§ SOURCE EXTRACT
▼
"Expanding the Role of Metadata in the Integration and Analysis of Multi-dimensional Data"

Gilberto Z. Pastorello, Post-Doctoral Fellow, University of Alberta, Canada

December 10th (Monday), 11:00am
Harold Frank Hall (HFH) 1132

Data discovery and integration relies in adequate metadata availability and completeness. However, creating and maintaining metadata is time consuming and often poorly addressed or skipped altogether. This is particularly true for research fields in which metadata standards do not yet exist or are under development, or within smaller research groups without enough resources. Plant eco-physiology monitoring using in-situ and remote optical sensing is an example of such a domain. Data in this area are inherently multi-dimensional, with spatial, temporal and spectral dimensions usually being well characterized.

Other equally important aspects, however, might be inadequately translated into metadata. Examples include equipment specifications and calibrations; field/lab notes and field/lab protocols (e.g., sampling regimen, spectral calibration, atmospheric correction, sensor view angle, illumination angle); data processing choices (e.g., methods for gap filling, filtering and aggregation of data); quality assurance and checking details; and documentation of sources, ownership and licensing of data. Each of these aspects are important as metadata for search and discovery, but they can also be used in a more active fashion.

If each of these aspects is also understood as an extra dimension, it is possible to take advantage of them to simplify the data acquisition, integration, analysis, visualization and exchange cycle. Simple examples include zeroing-in data sets of interest early in the integration process (e.g., only data collected according to a specific field sampling protocol) or applying appropriate data processing operations to different parts of a data set (e.g., using different calibrations for data collected under different sky conditions). More interesting scenarios involve navigation and visualization of data sets based on these “extra” dimensions, as well as partitioning of data sets for highlighting relevant parts of the data to be made available for exchange.
▲
Stored dataset entries
▼
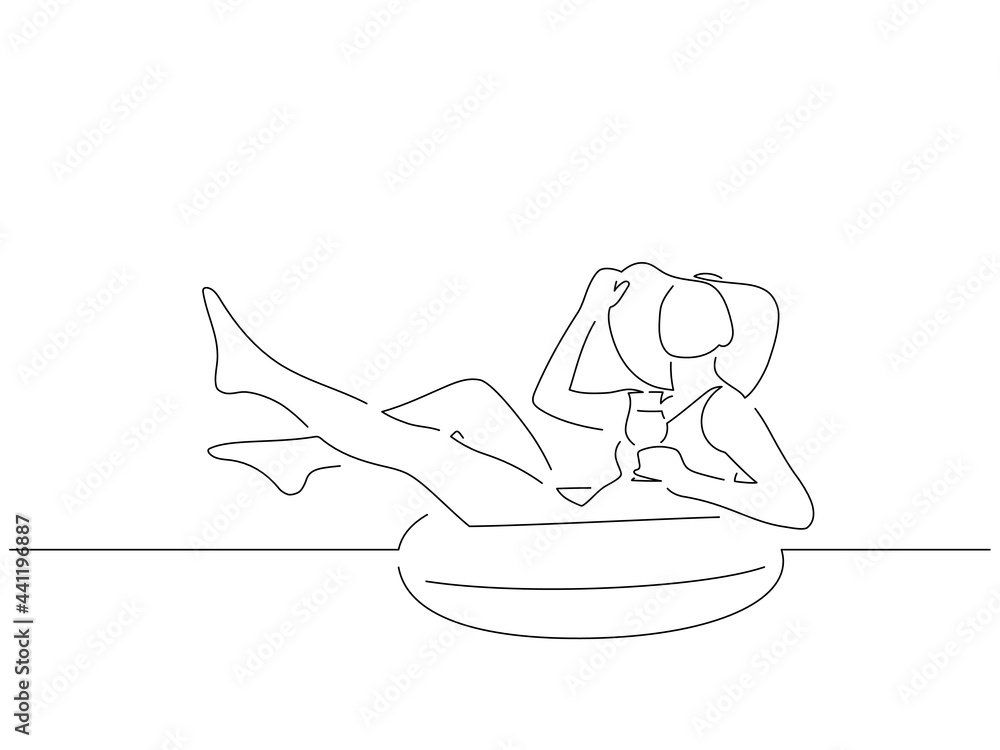 Girl with a floater line drawing, vector illustration design. Summer collection. Girl with a floater line drawing, vector illustration design. Summer collection.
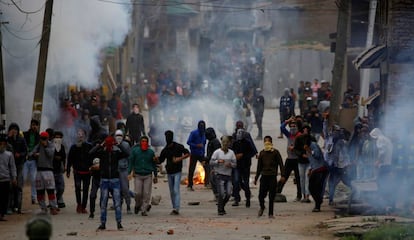 Protestas en Cachemira el martes.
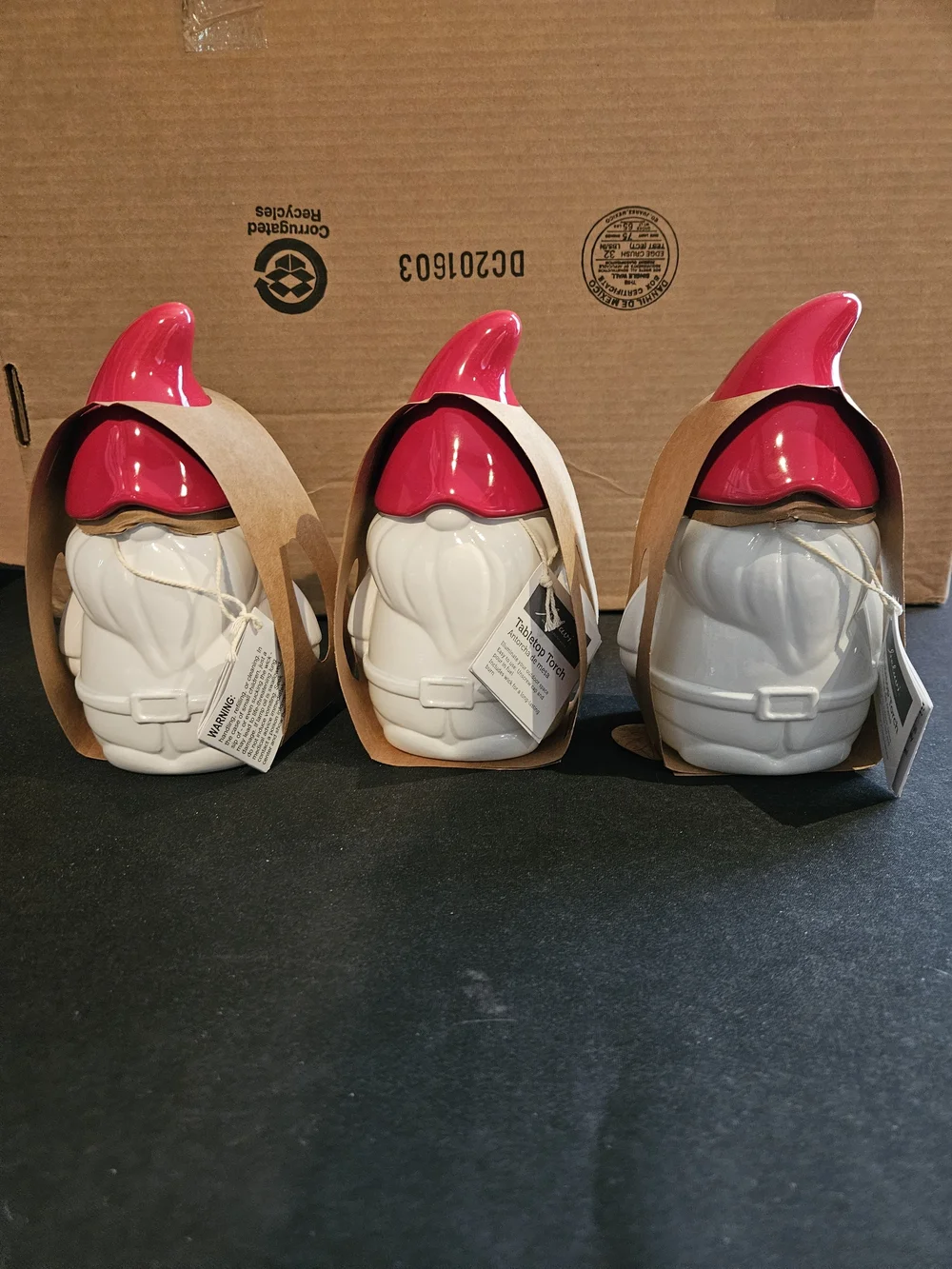 NWT 3 White Ceramic Gnome Tabletop Torches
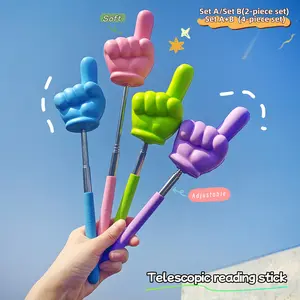 2/4 Piece Stretchable Finger Reading Sticks, Soft Moldable Finger Shape Pointing Teaching Aids, Ideal for Teacher Instruction Tools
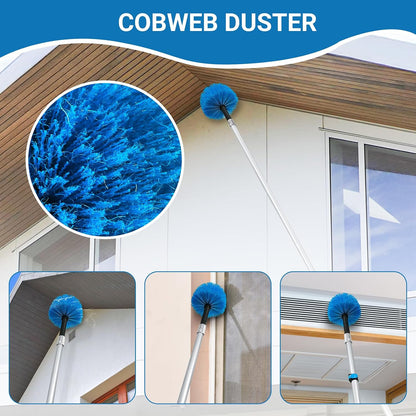 20FT High Ceiling Fan Duster with 5-12FT Extension Pole, Extendable Reusable Cobweb and Bendable Feather Duster Kit for Cleaning Spiderweb and Dust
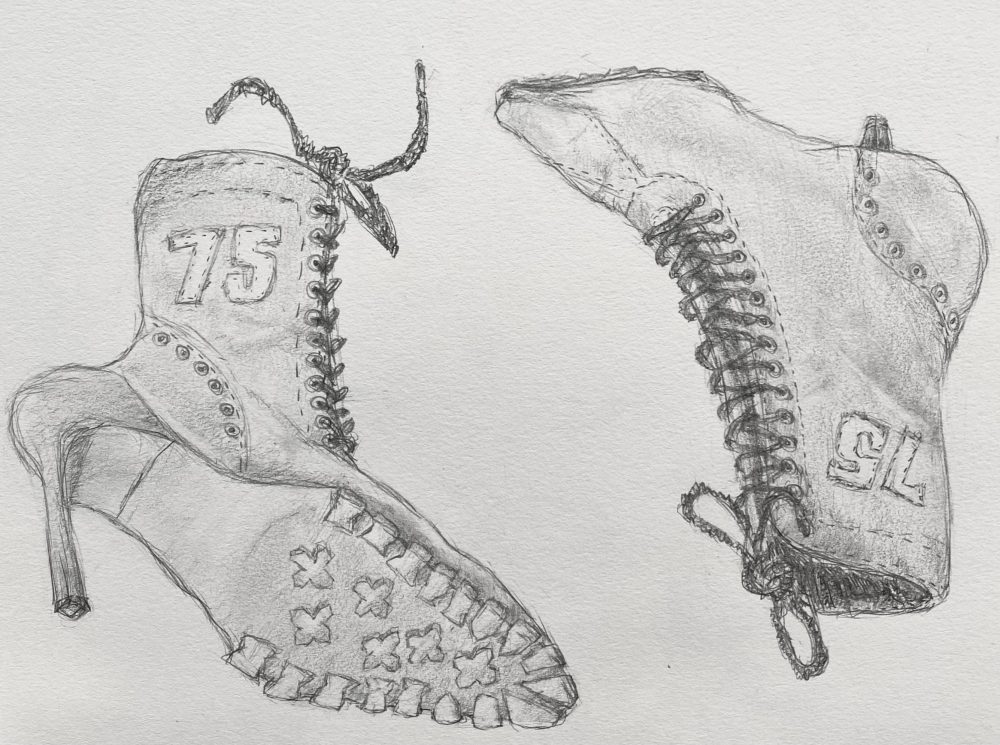 Drawing of two lace up boots with a 75 logo, left shoe with it's sole in the foreground, right shoe tilted and upside-down.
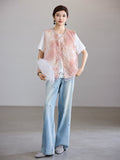 Court Cherry Blossom Pink Lace Cheongsam Top
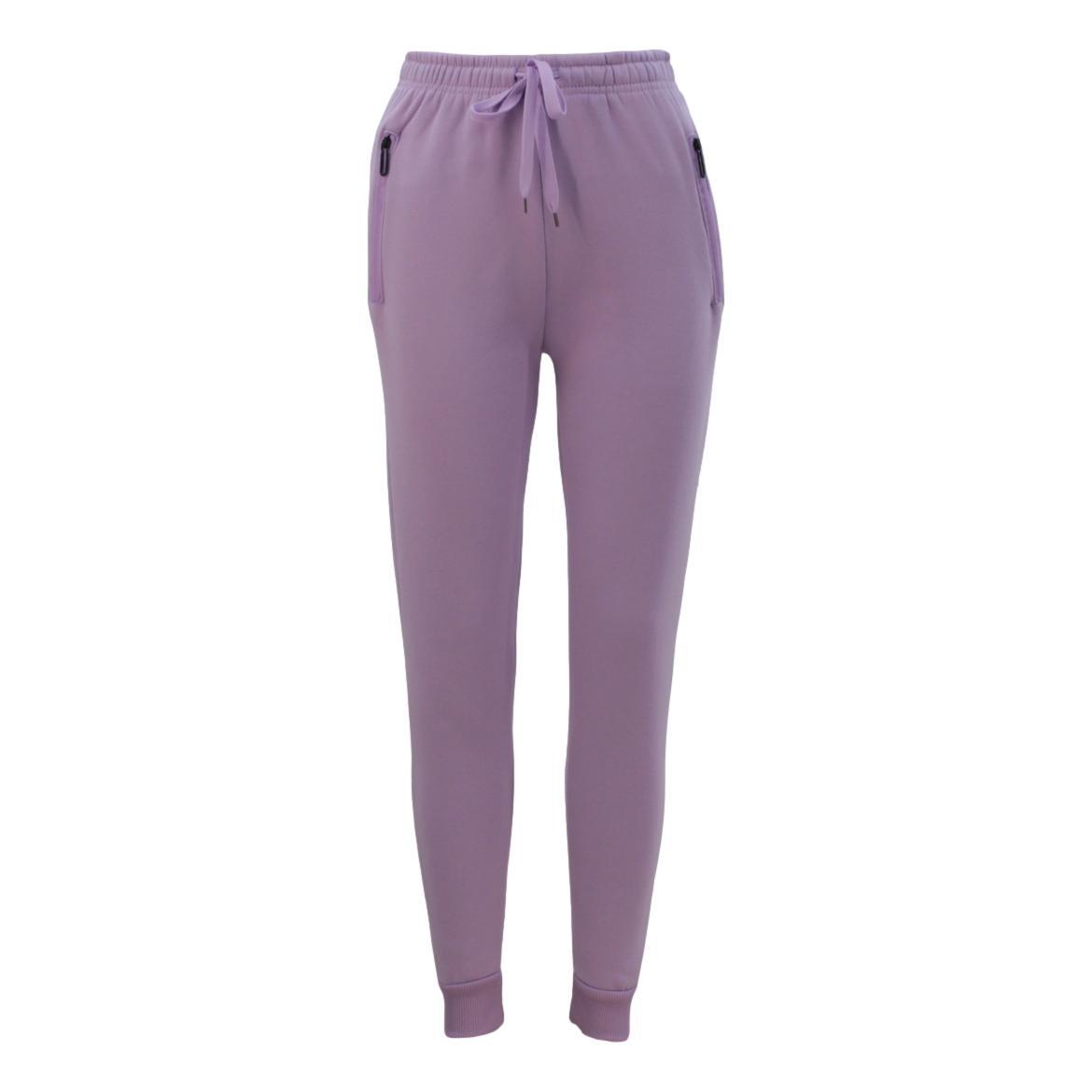 Women's Track Pants Soft Fleece Slim Cuff w Zipped Pockets Ladies Trackies  Basic - Fresh Idea Living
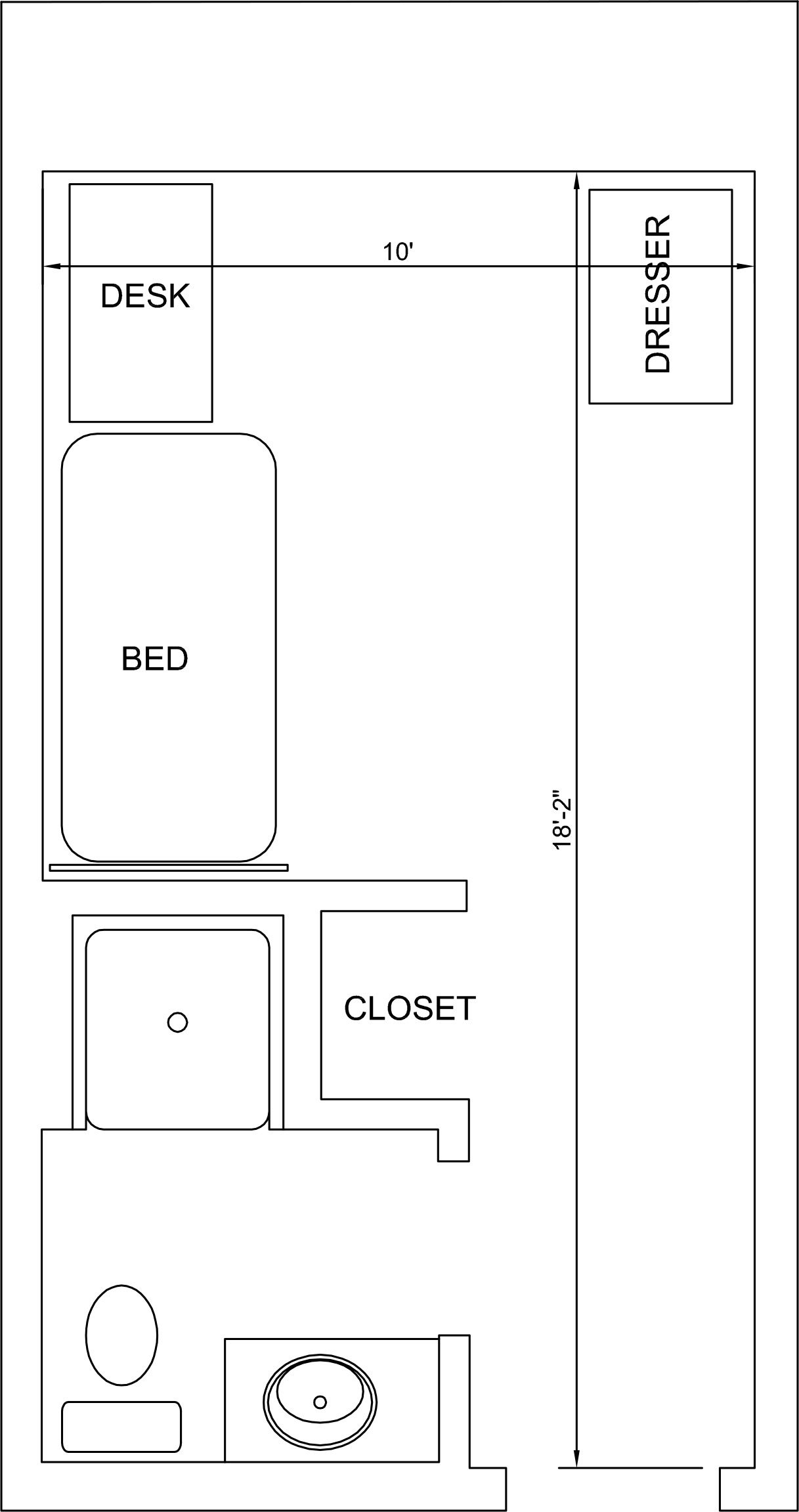 Rushing Hall Standard Single floor plan. 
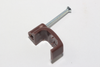 50 x Brown 6mm FT&E Flat Cable Clips for Twin Coax Cable Webro WF100, 13mm Wide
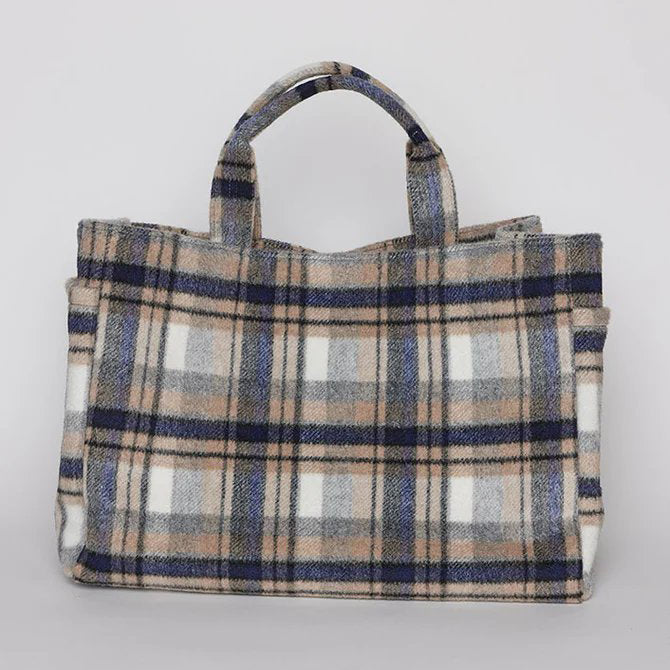 Plaid Airplane Tote Bag - Blue/Brown Combo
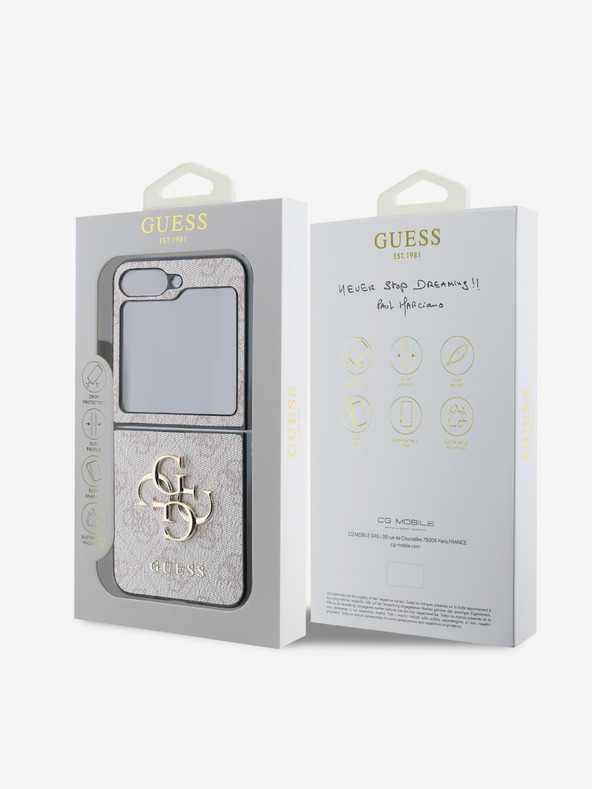 Guess PU 4G Metal Logo Zadní Kryt pro Samsung Galaxy Z Flip 6 Pink Ovitek za telefon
▲
§ TASK INSTRUCTIONS
(1) Copy the listing word for word, from its start through the line containing "Plaid Airplane Tote Bag - Blue/Brown Combo", and omit the pictures.
(2) Write the next part of the metadata abstract, picking up after its final sentence.
The listing and the metadata abstract were drawn from unrelated sources.

§ WRITTEN RESPONSES
(1)
 Girl with a floater line drawing, vector illustration design. Summer collection. Girl with a floater line drawing, vector illustration design. Summer collection.
 Protestas en Cachemira el martes.
 NWT 3 White Ceramic Gnome Tabletop Torches
 2/4 Piece Stretchable Finger Reading Sticks, Soft Moldable Finger Shape Pointing Teaching Aids, Ideal for Teacher Instruction Tools
 20FT High Ceiling Fan Duster with 5-12FT Extension Pole, Extendable Reusable Cobweb and Bendable Feather Duster Kit for Cleaning Spiderweb and Dust
 Drawing of two lace up boots with a 75 logo, left shoe with it's sole in the foreground, right shoe tilted and upside-down.
 Court Cherry Blossom Pink Lace Cheongsam Top
 Women's Track Pants Soft Fleece Slim Cuff w Zipped Pockets Ladies Trackies  Basic - Fresh Idea Living
 Rushing Hall Standard Single floor plan. 
 50 x Brown 6mm FT&E Flat Cable Clips for Twin Coax Cable Webro WF100, 13mm Wide
 Plaid Airplane Tote Bag - Blue/Brown Combo

(2)
We present a flexible metadata representation model that takes advantage of multi-dimensional data structures to translate metadata types into data dimensions, effectively reshaping data sets according to available metadata. With that, metadata is tightly integrated into the acquisition-to-exchange cycle, allowing for more focused exploration of data sets while also increasing the value of, and incentives to, keeping good metadata.

About Gilberto Z. Pastorello:

photo of g. pastorello Gilberto Z. Pastorello, received his PhD (2008), MSc (2005), and BSc (2003), all in Computer Science, from the University of Campinas, Brazil. He has held two Post Doctoral Fellow positions (2009-2011 and 2011-2012) at the University of Alberta, Canada, focusing in applied Computer Science for scientific data management in the Environmental Monitoring domain, and helping build data/metadata management portals and modelling/processing tools. His main research interests are in multi-dimensional and multi-scale data management, scientific data life-cycle management, use of metadata and data annotations to aid analysis and visualization of data, and Web-based systems for data analytics.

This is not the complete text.